Your assignment
A picture-free, exact copy of all the records below is the goal.

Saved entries
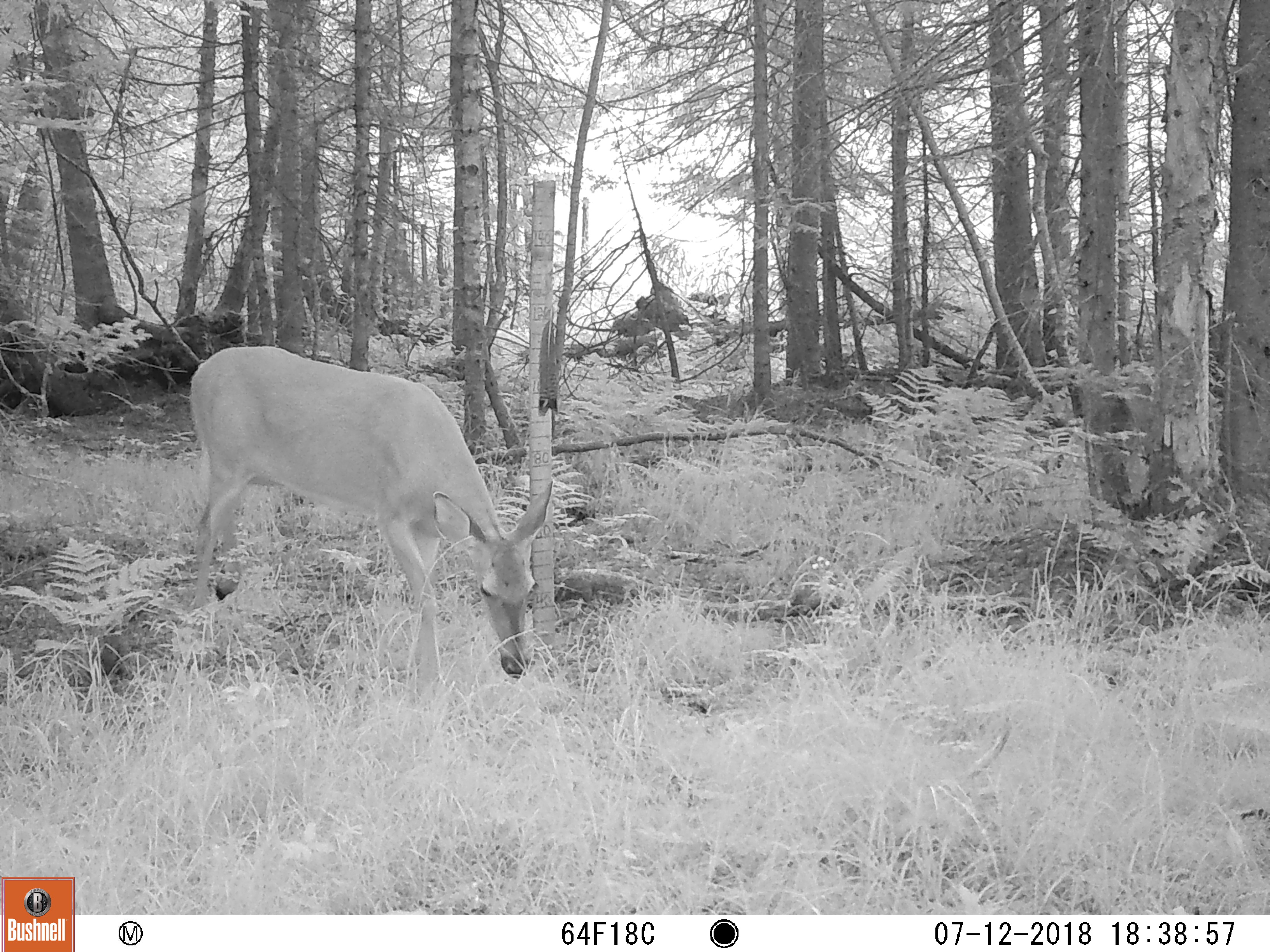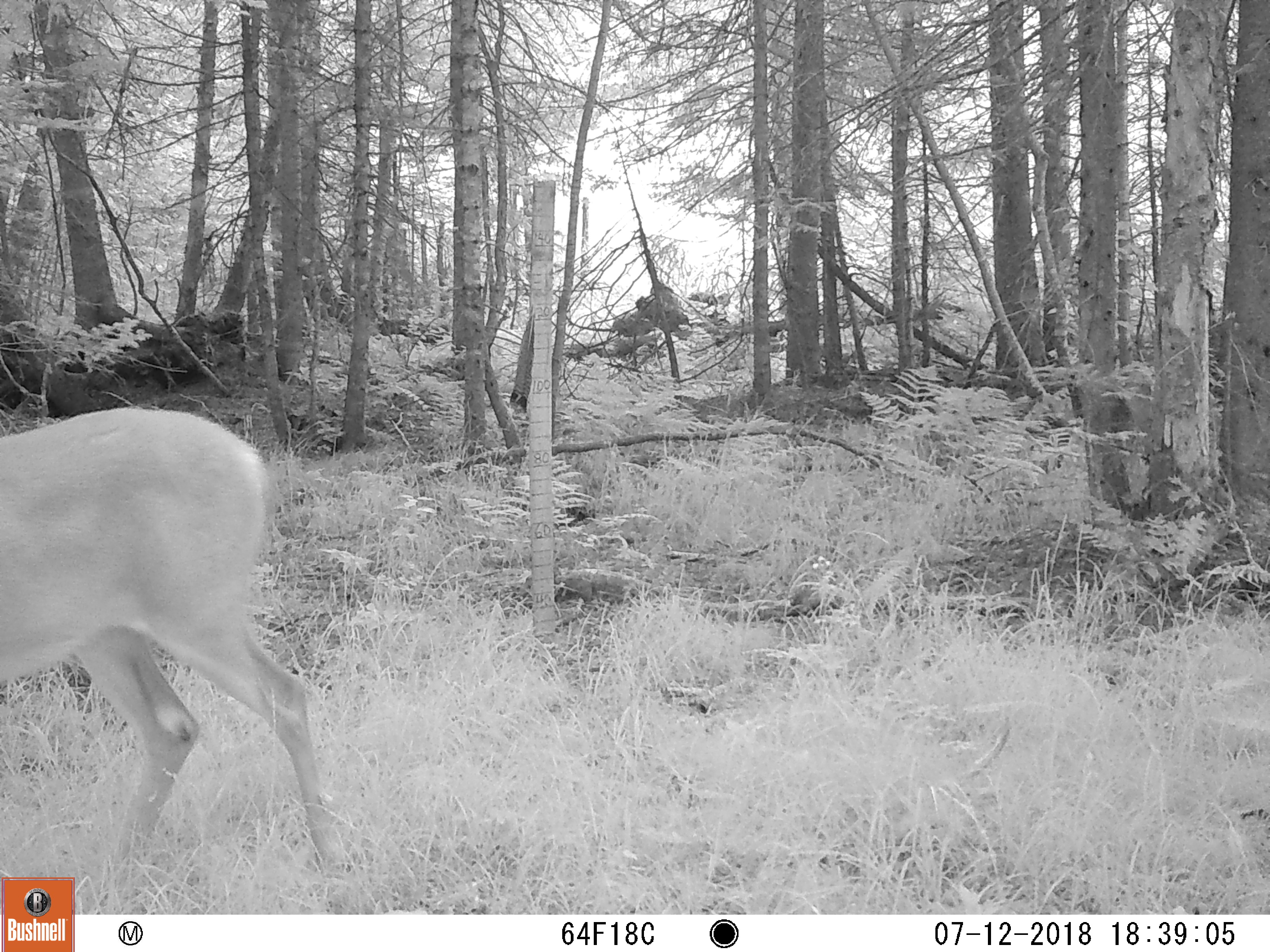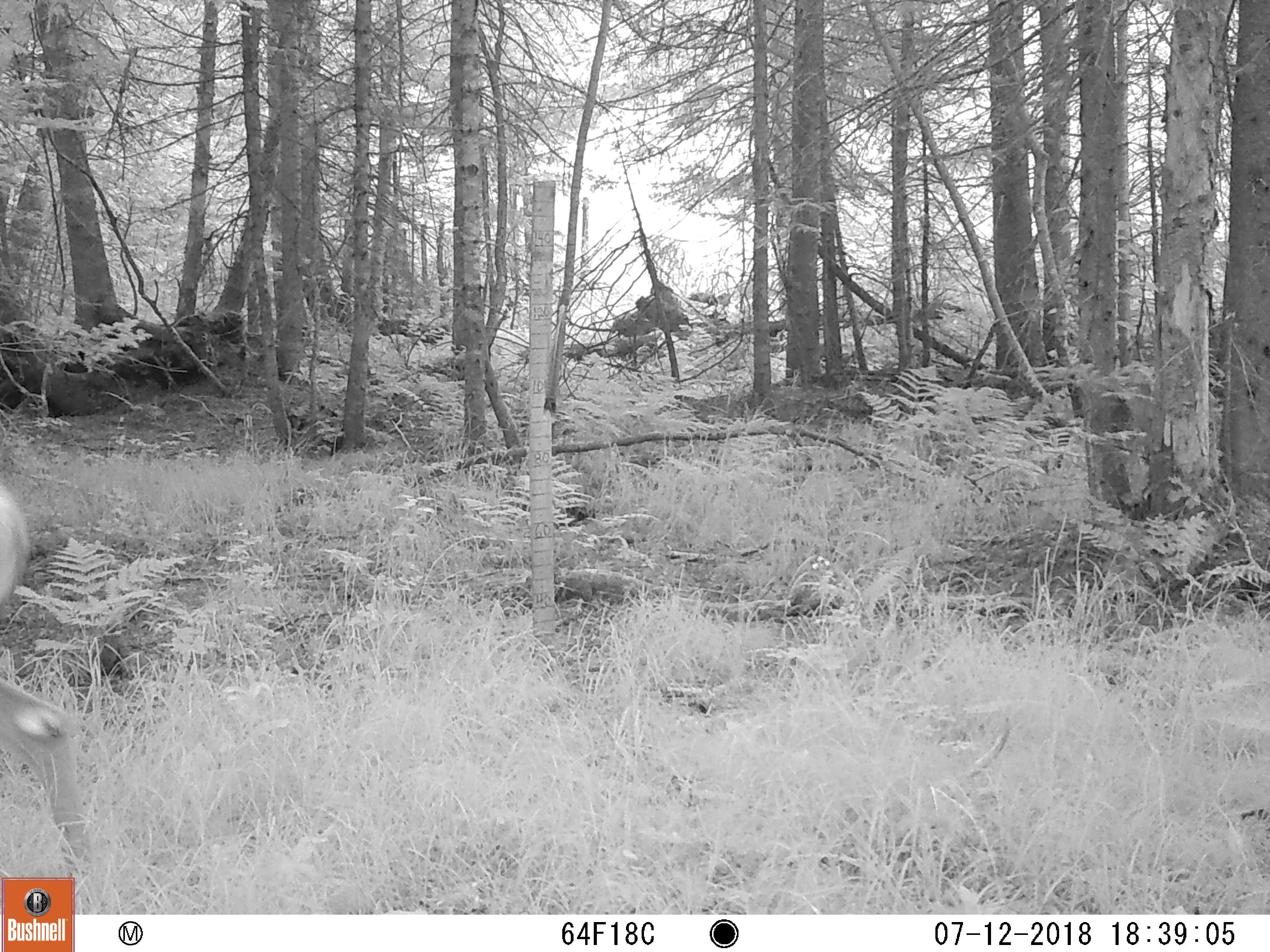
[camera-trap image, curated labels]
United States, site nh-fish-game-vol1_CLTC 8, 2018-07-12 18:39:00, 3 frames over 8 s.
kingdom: Animalia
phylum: Chordata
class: Mammalia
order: Artiodactyla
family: Cervidae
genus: Odocoileus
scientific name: Odocoileus virginianus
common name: white-tailed deer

Answer to this problem
[camera-trap image, curated labels]
United States, site nh-fish-game-vol1_CLTC 8, 2018-07-12 18:39:00, 3 frames over 8 s.
kingdom: Animalia
phylum: Chordata
class: Mammalia
order: Artiodactyla
family: Cervidae
genus: Odocoileus
scientific name: Odocoileus virginianus
common name: white-tailed deer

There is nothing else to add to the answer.